--- Document text ---

[PATCH v3 1/2] omap3: iovmm: Work around sg_alloc_table size limitation in IOMMU
Laurent Pinchart
laurent.pinchart at ideasonboard.com
Mon Jun 6 12:54:10 EDT 2011
Hi Russell,
On Monday 06 June 2011 18:44:00 Russell King - ARM Linux wrote:
> On Mon, Jun 06, 2011 at 06:23:18PM +0200, Laurent Pinchart wrote:
> > Hi Russell,
> >
> > On Friday 03 June 2011 08:32:12 Russell King - ARM Linux wrote:
> > > SG chaining has _nothing_ to do with hardware. It's all to do with
> > > software and hitting the SG table limit.
> >
> > What's the reason for limiting the SG table size to one page then ?
>
> As I say, it's got nothing to do with them ending up being passed to
> hardware. Take a look at their definition:
>
> struct scatterlist {
> #ifdef CONFIG_DEBUG_SG
> unsigned long sg_magic;
> #endif
> unsigned long page_link;
> unsigned int offset;
> unsigned int length;
> dma_addr_t dma_address;
> #ifdef CONFIG_NEED_SG_DMA_LENGTH
> unsigned int dma_length;
> #endif
> };
>
> That clearly isn't hardware specific - hardware won't cope with
> CONFIG_DEBUG_SG being enabled or disabled, or whether the architecture
> supports the dma_length field, or that this structure has developed from
> being:
>
> void *addr;
> unsigend int length;
> unsigned long dma_address;
>
> to the above over the evolution of the kernel. Or that we use the bottom
> two bits of page_link as our own flag bits?

---

**Problems**
a) What does the scatterlist exchange say, in two sentences?
b) According to Russell King in the scatterlist exchange, why is struct scatterlist clearly not hardware specific? Answer in one to three sentences.
c) Carry the scatterlist exchange forward from its last line.

--- Data extract ---

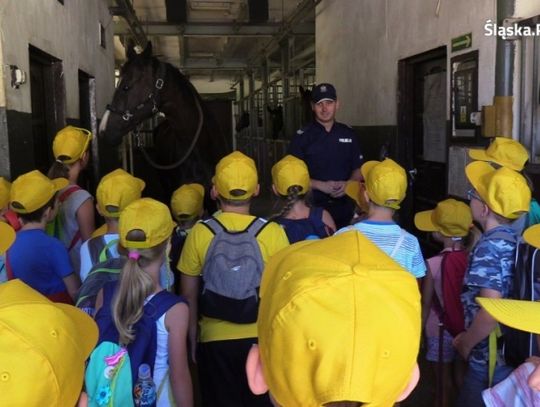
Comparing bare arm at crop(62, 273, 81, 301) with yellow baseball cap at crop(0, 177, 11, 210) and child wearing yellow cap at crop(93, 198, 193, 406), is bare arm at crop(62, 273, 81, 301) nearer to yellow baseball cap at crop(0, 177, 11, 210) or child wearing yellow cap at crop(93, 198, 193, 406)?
child wearing yellow cap at crop(93, 198, 193, 406)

---

**Responses to the exercise**
a) Russell King holds that SG chaining has nothing to do with hardware and everything to do with software and the SG table limit, and when Laurent Pinchart asks why the SG table size is limited to one page, Russell points to the definition of struct scatterlist. He argues that the structure is clearly not hardware specific, since hardware could not cope with its fields changing with CONFIG_DEBUG_SG or dma_length support, with its evolution from a simpler form, or with the bottom two bits of page_link being used as flag bits.

b) Hardware could not cope with the structure's layout varying with whether CONFIG_DEBUG_SG is enabled or whether the architecture supports the dma_length field. It also could not cope with the structure having evolved from a simple addr, length and dma_address form, or with the kernel using the bottom two bits of page_link as its own flag bits.

c)
>
> So no, this struct goes nowhere near hardware of any kind. It's merely
> used as a container to pass a list of scatter-gather locations in memory
> internally around within the kernel, especially to dma_map_sg()/
> dma_unmap_sg().
>
> If you look at IDE or ATA code, or even SCSI code, you'll find the same
> pattern. They're passed a scatterlist. They map it for dma using
> dma_map_sg(). They then walk the scatterlist and extract the dma
> address and length using sg_dma_address() and sg_dma_length() and create
> the _hardware_ table from that information - and the hardware table very
> much depends on the hardware itself. Once DMA is complete, they unmap
> the DMA region using dma_unmap_sg().
>
> One very good reason that its limited to one page is because allocations
> larger than one page are prone to failure. Would you want your company
> server failing to read/write data to its storage just because it couldn't
> get a contiguous 8K page for a 5K long scatterlist? I think if Linux
> did that, it wouldn't have a future in the enterprise marketplace.
Of course not, but if the scatterlist is only touched by kernel code, it
doesn't need to be contiguous in memory. It could be allocated with vmalloc().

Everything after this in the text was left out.